Chapter 5
Hacks, Thieves, and Critics

In the decade since Bitcoin was created, at least $15 billion worth of cryptocurrency has been stolen. This number could be even larger, as some thefts go unreported. Since 2017 alone, crypto thieves have made off with nearly $2 billion. These attacks have become increasingly sophisticated and organized. They take advantage of popular misperceptions of what makes a blockchain secure and supposedly unhackable. Like every security system invented, blockchain has both strengths and weaknesses.

Mt. Gox Hack

Many security breaches occur not in the cryptocurrencies themselves but in the exchanges on which they are stored. Exchanges are like a combination of banks and marketplaces: they connect buyers and sellers and hold assets—in this case, cryptocurrencies—in accounts. These accounts differ from the private keys associated with blockchain because they are connected to individuals. As a result, cryptocurrency exchanges contain sensitive information about account holders and, most importantly, the holders’ cryptocurrency keys.

At its peak in 2013, Mt. Gox was the largest Bitcoin exchange in the world. The exchange had been built by Mark Karpelès, a French-born computer programmer who had settled in Tokyo. As the price of Bitcoin soared, Karpelès appeared to revel in his wealth. He donated 5,000 Bitcoins to the Bitcoin Foundation, an organization dedicated to developing Bitcoin software, and joined its board. Employees reported that he would suddenly approve $400 lunches for the staff or interrupt business to order flat screen TVs for the exchange’s Tokyo headquarters.

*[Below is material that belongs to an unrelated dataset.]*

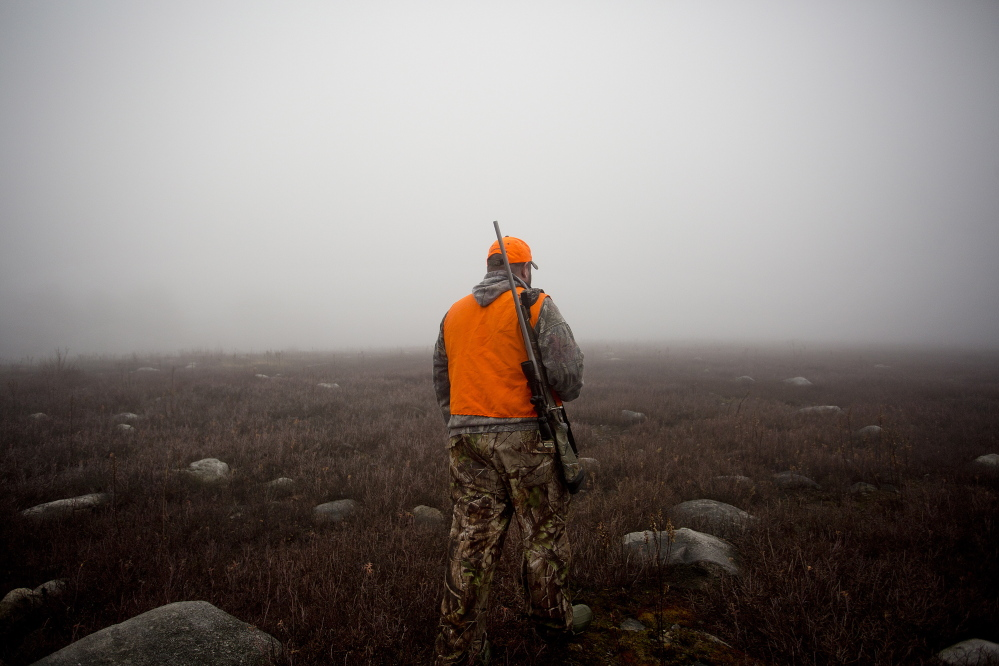 John Vogt Jr., of Oakland, makes his way through dense fog on Nov. 12, 2014, in a blueberry field in New Sharon back toward his truck while hunting moose with his father, John Vogt, of Belgrade. Of the roughly 181,000 people who hunt in Maine each year, about 40,000 come from out of state, spending $102 million on trip-related expenses, according to state data from 2011.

Mt. Gox’s apparent success proved to be a facade. In truth, Mt. Gox had been hacked in 2011, and thieves had gained access to private keys throughout the exchange. Over four years, they stole some 850,000 coins from online wallets. In February 2014, the exchange collapsed into bankruptcy. More than $400 million vanished. Investors around the world lost money, and investor confidence in cryptocurrencies suffered another severe blow.

Mark Karpelès, former CEO of Mt. Gox, was convicted by Japanese courts in March 2019 of falsifying Mt. Gox’s financial data.

If there was a moral to the Mt. Gox debacle, according to Wired reporter Robert McMillan, it was the need for cryptocurrencies to operate in the real world. “[Cryptocurrency is] a technology that was pushed forward by a community of people who were unprepared or unwilling to deal with even the basics of everyday business,” he wrote.

Other investors drew a different moral. Some swore to find the thieves and to bring them to justice. Daniel Kelman, an American lawyer who lived in Taiwan, lost 44.5 Bitcoins, which, at their peak, were worth about $400,000. He connected with Kim Nilsson, a Swedish software engineer who lived in Tokyo. Nilsson was enthusiastic about the potential and promise of cryptocurrencies. He started buying cryptocurrencies in 2012 and opened an account on the Mt. Gox exchange a year later.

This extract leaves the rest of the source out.